Wednesday, August 7, 2019



I wanted something, I wanted. I could not have it.

As close as that pint of ice cream here right now in the freezer, the kitchen
15 feet away. Instantly, she’d felt like home.

No, her third floor walk-up apartment in a strange yet strangely familiar
part of the planet on a chilled November day felt like home.

The small kitchen overlooking a church and field, the warm bath after the long flight
and an hour driving to her town through drizzle past bare trees, then trout with beetroot
soup, cherry wine and homemade chocolate cake for our first dinner, how tall and pretty

she was in person at the bleak Eastern European airport that reminded me of a rust-belt
bus station. We hugged and I thought “I’m glad I came.”

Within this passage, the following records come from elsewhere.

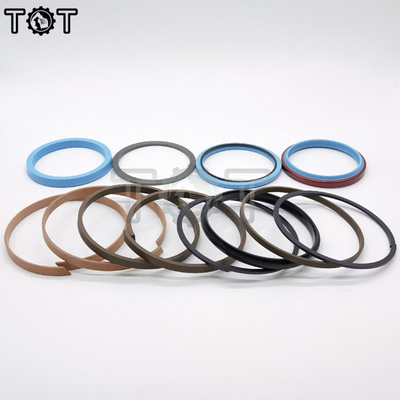 SANYの掘削機の水圧シリンダのシールのキットSY215-8 60107382Kシリンダー ブームのキット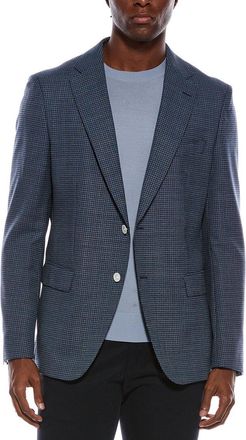 HUGO BOSS Hugo Boss Hutson Wool-Blend Blazer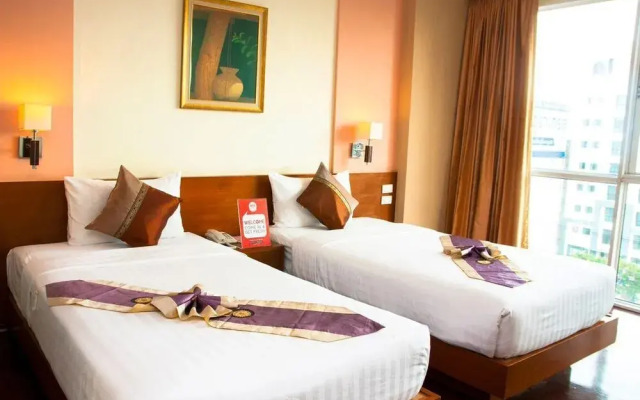NIDA Rooms Travelller DinDaeng 229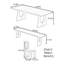 Ensemble de table Creative en bois massif-107360763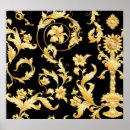 Search for baroque pattern posters Seamless
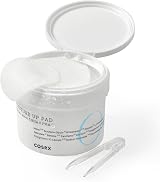 COSRX One Step Moisture Up Pads 70 ct BHA Toner Sensitive Skin Daily Gentle view 1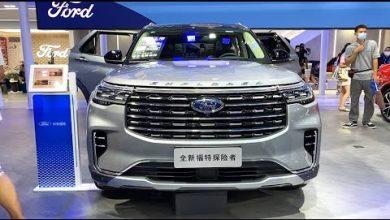 Видео обзор автомобиля Ford Explorer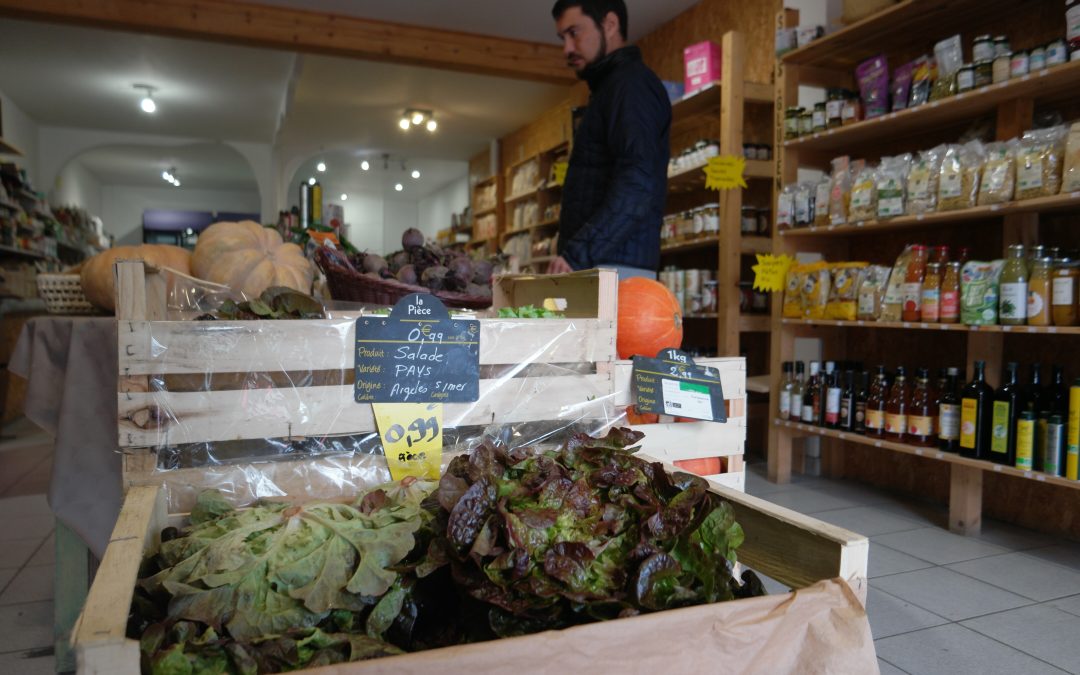 Achetez vos Fromages bio à argelès sur mer 66700 avec Bio des Albères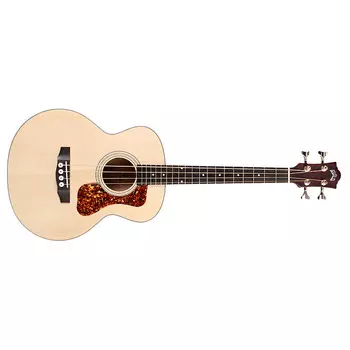 Басс гитара Guild Jumbo Junior Short-Scale Acoustic Bass, Solid Sitka Spruce Top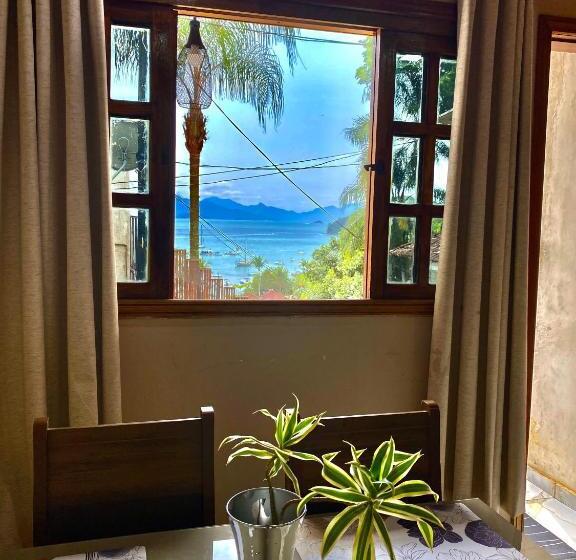 חדר סטנדרט לשלושה, Visual Do Abraão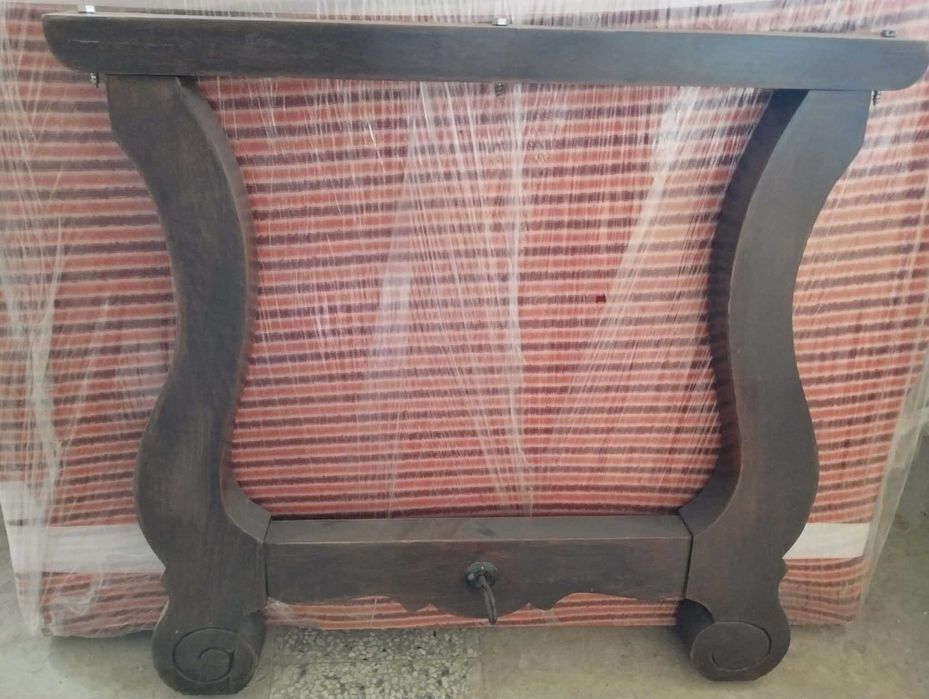 Трапезна маса масив 140/80/75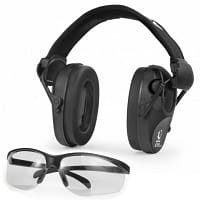sluchawki-realhunter-active-pro-czarne-okulary (7) Realhunter Active PRO kõrvaklapid+kaitseprillid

Here in Loreta’s small home, comfort and belonging were redolent of family holidays
when dad remained calm, even friendly, unusually tender.

Weeks later, buying the card for her downtown, I felt awkward and numb, standing in line
with laughing school children buying afternoon snacks, old women purchasing chicken
and onions for supper. Then the long walk over the blue bridge past the funicular and up
the steep hill one last time; placing the card on the kitchen table, later on a couple of drinks

our final night while she sat across the table and watched patiently. No, more like she tolerated
my wish to have a beer at a neighborhood bar I’d read about in the 'Lonely Planet' guidebook 
to Lithuania.

Two weeks’ later my new underwear and socks bought for the trip, forgotten 
that final dark morning in a dresser drawer next to the new bed that we never 
slept in together, arrived in a brown envelope at my mailbox, a small candle and note 
tucked within, something about keeping the light.

I dished up a big bowl of gelato, not sure I kept the candle.